Self-reported satisfaction and geriatric complications (confusion, falls, bowel and urinary complications, phlebitis, and pressure ulcers) and treatment failure (hospitalization) in the HaH group.

Main results

4 patients in the HaH group were hospitalized. Patients and caregivers in the HaH group were more satisfied with their care (P < 0.001). Fewer patients in the HaH group had confusion (P < 0.001), any bowel or urinary complications (P < 0.001), or constipation (P = 0.01) than did patients in the hospital group (Table). The groups did not differ for mortality, falls, incontinence, urine retention, phlebitis, or pressure ulcers.


Hospital-at-home care was at least as effective, safe, and acceptable as hospitalization for older adults who needed acute care.

Source of funding: Commonwealth Department of Health and Family Services.

For correspondence: Dr. G.A. Caplan, Post Acute Care Services, Prince of Wales Hospital, Randwick, New South Wales 2031, Australia. FAX 61-2-9382-2477.

Table. Hospital-at-home (HaH) care vs hospital care for older adults*

Outcomes at 6 mo HaH Hospital RRR (95% CI) NNT (CI)
Confusion 0% 20% 100% (65 to 100) 5 (3 to 9)
Bowel complications 0% 22% 100% (68 to 100) 5 (3 to 8)
Constipation 0% 14% 100% (50 to 100) 8 (4 to 15)
Urinary complications 2% 16% 88% (30 to 98) 7 (4 to 27)

*Abbreviations defined in Glossary; RRR, NNT, and CI calculated from data in article.


Caplan and colleagues discuss the alternative to hospital care for a subset of elderly patients who met criteria for hospitalization but were managed at home or in nursing homes. Demand for cost containment makes this a very important issue; however, this study does not include economic analyses.

Selecting patients for intensive home care requires rather subjective analysis by the treating physician; patients must be appropriate for management at home. A strength of this study is its generalizability: Patients had illnesses that could normally be managed without the technology readily available in a hospital (e.g., patients requiring oxygen were excluded). The home also had to be a suitable facility with adequate care-giver support. The authors concluded that fewer complications occurred among the patients treated at home, especially with respect to confusion and bowel complications. Equally important, the satisfaction of patient and caregiver was higher in the HaH group. Other randomized controlled trials (1, 2) have shown that treatment of deep venous thrombosis in the home was more favorable than that in the hospital.
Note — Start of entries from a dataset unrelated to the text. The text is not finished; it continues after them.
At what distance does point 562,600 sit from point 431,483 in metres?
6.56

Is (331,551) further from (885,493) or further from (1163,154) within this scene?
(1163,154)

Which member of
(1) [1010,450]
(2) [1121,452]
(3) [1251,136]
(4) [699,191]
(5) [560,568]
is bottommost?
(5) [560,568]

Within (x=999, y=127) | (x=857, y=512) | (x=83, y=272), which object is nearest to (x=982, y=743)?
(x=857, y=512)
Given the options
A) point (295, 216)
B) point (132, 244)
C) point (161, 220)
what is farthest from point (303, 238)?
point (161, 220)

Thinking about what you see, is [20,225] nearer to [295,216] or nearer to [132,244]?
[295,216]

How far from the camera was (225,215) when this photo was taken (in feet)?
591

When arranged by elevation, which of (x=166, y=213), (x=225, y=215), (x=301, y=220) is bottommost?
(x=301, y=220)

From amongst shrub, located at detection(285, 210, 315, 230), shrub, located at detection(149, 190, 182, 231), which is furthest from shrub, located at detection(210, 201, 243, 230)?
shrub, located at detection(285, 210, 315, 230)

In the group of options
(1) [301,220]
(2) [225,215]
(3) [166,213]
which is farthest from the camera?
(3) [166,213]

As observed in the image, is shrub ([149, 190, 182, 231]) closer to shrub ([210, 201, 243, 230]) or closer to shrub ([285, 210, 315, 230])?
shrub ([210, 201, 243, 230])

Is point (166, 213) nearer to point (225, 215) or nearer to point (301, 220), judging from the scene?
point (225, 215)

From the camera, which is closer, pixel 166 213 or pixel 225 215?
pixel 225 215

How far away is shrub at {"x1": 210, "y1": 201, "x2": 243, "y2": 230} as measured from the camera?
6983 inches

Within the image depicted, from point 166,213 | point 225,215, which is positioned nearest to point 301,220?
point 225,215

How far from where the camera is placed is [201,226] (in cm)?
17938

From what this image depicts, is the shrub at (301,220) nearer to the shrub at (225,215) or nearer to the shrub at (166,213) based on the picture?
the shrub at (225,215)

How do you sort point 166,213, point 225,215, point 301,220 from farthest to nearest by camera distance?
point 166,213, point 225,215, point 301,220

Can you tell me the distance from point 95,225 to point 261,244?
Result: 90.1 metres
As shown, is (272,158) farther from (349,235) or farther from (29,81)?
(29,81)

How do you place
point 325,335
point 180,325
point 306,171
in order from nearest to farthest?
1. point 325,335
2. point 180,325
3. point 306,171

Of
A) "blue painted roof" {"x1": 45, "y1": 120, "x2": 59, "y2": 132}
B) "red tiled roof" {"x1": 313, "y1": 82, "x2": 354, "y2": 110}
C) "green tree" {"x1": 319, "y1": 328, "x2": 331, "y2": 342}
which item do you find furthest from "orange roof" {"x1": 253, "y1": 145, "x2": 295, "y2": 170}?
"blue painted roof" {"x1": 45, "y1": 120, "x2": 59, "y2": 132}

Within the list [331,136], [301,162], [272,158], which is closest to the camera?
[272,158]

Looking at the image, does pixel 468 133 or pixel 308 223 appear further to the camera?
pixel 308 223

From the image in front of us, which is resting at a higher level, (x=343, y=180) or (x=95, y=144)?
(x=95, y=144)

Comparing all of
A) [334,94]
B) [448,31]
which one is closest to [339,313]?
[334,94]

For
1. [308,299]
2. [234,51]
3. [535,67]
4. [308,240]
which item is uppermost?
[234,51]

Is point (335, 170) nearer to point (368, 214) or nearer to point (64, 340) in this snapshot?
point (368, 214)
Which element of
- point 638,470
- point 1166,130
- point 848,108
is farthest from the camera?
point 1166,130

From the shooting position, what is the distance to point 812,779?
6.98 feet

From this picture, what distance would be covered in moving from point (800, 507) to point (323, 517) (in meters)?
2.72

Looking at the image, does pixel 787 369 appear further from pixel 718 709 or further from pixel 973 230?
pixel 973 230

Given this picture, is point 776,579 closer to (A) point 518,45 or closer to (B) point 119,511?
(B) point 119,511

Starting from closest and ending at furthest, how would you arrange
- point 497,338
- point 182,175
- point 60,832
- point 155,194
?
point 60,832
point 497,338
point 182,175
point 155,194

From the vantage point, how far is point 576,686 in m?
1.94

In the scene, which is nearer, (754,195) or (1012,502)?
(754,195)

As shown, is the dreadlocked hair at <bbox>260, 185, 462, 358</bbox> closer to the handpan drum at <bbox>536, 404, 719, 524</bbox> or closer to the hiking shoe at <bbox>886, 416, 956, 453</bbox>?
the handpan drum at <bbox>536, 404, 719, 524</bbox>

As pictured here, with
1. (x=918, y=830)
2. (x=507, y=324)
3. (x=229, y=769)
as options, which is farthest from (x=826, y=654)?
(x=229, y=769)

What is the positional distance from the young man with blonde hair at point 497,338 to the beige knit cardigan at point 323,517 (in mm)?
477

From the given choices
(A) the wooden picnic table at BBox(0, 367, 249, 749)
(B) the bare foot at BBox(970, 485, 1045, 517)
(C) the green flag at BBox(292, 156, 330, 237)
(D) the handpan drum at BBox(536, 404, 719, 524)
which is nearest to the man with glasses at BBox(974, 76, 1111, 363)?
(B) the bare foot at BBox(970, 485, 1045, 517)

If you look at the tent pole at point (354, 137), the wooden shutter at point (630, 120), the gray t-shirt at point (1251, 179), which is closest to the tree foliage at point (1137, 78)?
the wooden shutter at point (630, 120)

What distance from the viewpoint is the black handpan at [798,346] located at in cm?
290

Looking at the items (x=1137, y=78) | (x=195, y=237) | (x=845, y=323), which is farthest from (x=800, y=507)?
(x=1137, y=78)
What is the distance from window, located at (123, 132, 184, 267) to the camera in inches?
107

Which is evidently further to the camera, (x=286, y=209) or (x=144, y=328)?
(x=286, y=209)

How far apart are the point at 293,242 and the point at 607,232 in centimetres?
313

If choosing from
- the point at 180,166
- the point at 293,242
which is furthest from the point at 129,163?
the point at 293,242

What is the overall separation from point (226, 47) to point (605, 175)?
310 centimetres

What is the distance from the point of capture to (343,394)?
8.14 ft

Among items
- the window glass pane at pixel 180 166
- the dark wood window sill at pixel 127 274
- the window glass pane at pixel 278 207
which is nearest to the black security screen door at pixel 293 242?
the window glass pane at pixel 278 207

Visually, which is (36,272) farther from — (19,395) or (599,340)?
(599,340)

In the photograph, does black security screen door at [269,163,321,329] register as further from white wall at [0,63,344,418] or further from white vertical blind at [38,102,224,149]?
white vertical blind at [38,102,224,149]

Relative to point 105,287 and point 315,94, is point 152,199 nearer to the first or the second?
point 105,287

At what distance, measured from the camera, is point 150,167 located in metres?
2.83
Physicians who treat elderly persons with similar illnesses of similar degrees of severity may ask how many of such patients could be safely treated in the home. Although patient satisfaction is important and may be greater with home care, it would be difficult to justify if the final outcome meant greater morbidity and mortality. Physicians should anticipate that treatment of patients at home is more likely to need supervision than treatment given in the hospital. Complications and unexpected events do arise, and surveillance is required to handle them properly.

Michael P. Martin, MD
Texas A&M University College of MedicineTemple, Texas, USA


1. Levine M, Gent M, Hirsh J, et al. A comparison of low-molecular-weight heparin administered primarily at home with unfractionated heparin administered in the hospital for proximal deep-vein thrombosis. N Engl J Med. 1996;334:677-81.

2. Koopman MM, Prandoni P, Piovella F, et al. Treatment of venous thrombosis with intravenous unfractionated heparin administered in the hospital as compared with subcutaneous low-molecular-weight heparin administered at home. The Tasman Study Group. N Engl J Med. 1996;334:682-7.